The bullpen was obviously a glaring weakness last year and Epstein does not rule out making a multi-year offer to a free agent reliever. Scott Downs and Joaquin Benoit are two of the more intriguing names in on the market.
“There’s a good chance of it,” Epstein said in a quote that was printed on WEEI.com. “I’m not opposed to the right multi-year deal for the right reliever. If it’s a reasonable multi-year deal that adds some value to the club, and if it’s a pitcher whose performance, stuff, command and health gives some compelling reason to say this is a guy we can trust going forward, then sure, we’ll do a multi-year deal. What we’re trying to avoid is the over-reaction of a pitcher who has an up-and-down career, who happens to have one good year and then you’ve locked yourself into a three-year deal for that pitcher and you’re surprised when they don’t live up to it and it really hamstrings you. That’s the type of thing you want to avoid. No club operates in a vacuum. You can’t just pick the player, pick the contract that you want. You have to be competitive in the marketplace. So you just work hard to find the most reasonable deals you can and move forward.”
Epstein also reiterated the club’s confidence that Jarrod Saltalamacchia can be a considerable part of the catching equation in 2011.

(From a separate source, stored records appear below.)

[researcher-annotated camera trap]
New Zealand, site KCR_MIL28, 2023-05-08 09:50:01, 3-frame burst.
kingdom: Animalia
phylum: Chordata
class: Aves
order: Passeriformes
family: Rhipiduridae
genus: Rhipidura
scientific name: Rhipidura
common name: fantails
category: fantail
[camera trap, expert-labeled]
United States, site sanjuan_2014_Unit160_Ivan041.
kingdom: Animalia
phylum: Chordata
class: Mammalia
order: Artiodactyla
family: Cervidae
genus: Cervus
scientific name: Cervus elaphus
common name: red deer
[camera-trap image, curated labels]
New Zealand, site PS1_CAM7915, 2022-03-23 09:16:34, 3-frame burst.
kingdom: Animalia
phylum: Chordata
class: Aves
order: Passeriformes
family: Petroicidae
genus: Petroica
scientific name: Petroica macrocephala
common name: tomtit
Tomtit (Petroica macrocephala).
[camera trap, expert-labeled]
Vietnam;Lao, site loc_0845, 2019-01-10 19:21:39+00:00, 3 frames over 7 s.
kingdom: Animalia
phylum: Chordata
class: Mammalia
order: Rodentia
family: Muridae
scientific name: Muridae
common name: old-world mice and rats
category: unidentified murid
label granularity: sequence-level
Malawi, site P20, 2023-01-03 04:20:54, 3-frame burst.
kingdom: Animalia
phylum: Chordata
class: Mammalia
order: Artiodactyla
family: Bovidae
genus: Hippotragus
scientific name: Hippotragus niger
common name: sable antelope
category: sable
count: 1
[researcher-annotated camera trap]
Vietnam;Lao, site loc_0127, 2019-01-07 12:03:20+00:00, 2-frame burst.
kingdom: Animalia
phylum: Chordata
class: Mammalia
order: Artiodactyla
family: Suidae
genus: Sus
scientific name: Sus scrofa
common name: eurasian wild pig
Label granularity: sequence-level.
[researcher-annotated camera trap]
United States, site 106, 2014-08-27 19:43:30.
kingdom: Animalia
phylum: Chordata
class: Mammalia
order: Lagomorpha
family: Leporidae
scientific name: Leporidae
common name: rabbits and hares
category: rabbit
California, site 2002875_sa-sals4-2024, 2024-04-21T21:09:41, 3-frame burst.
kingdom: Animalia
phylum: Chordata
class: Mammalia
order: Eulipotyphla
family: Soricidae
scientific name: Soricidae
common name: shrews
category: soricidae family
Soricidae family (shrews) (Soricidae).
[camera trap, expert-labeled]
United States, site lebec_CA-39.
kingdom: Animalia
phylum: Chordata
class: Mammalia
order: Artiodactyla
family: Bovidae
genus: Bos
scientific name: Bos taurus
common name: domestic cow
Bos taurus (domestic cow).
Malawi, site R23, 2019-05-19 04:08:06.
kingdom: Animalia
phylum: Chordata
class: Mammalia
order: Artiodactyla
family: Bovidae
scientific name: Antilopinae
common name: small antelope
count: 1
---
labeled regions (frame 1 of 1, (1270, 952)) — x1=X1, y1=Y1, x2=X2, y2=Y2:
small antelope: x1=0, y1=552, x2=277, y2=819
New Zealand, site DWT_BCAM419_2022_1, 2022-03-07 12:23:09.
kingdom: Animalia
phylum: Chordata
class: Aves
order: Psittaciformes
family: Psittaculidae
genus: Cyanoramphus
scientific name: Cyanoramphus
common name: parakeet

“We’ll probably have a more experienced guy than him on the roster as well, but I think we’re comfortable with him in a role anywhere from backup to job share to everyday guy, depending on how the rest of the club shapes up,” Epstein said in a quote on ESPNBoston.com. “We like him. Obviously we liked him from a scouting standpoint. We took an opportunity to buy low after he’d been through a rough period. He really impressed the staff, which had no vested interest in it. He really opened some eyes, from the manager (Terry Francona) to (catching instructor and bullpen coach) Gary Tuck to the pitching coach. The way he handled the pitchers, the way he threw, the way he conducted himself in the clubhouse, he was impressive to everybody.”
The GM added that the club isn’t afraid to take chances on young players within the organization.
“At some point you’ve got to give a chance to young players, let them build value, and he’s one of those guys. (Jed) Lowrie is potentially another. (Ryan) Kalish is potentially another. We’re not going to have high-profile solutions to all our needs, so it’s good to have those alternatives you can turn to,” Epstein said.
While the Sox will be active when it comes to talking to agents for free agents, Epstein said that trades are preferable.
“Generally I’d rather through trades. When you make trades, you tend to capture players who are closer to the primes of their careers and you’re paying through acquisition costs for future performance,” Epstein said in a blog printed by WEEI.com. “In free agency, often times you’re paying for past performance. That said, we’ll proably do a little bit of both. Ideally, you have a surplus of everything and you can make trades and fill all your needs while staying out of the free agent market. But that’s not the reality. The reality is free agency is a necessity at times for teams that try to compete every single year. When there’s elite players available in free agency, that’s a great way to acquire talent beca ause then you’re getting an elite player and not surrendering your best young talent to get it.”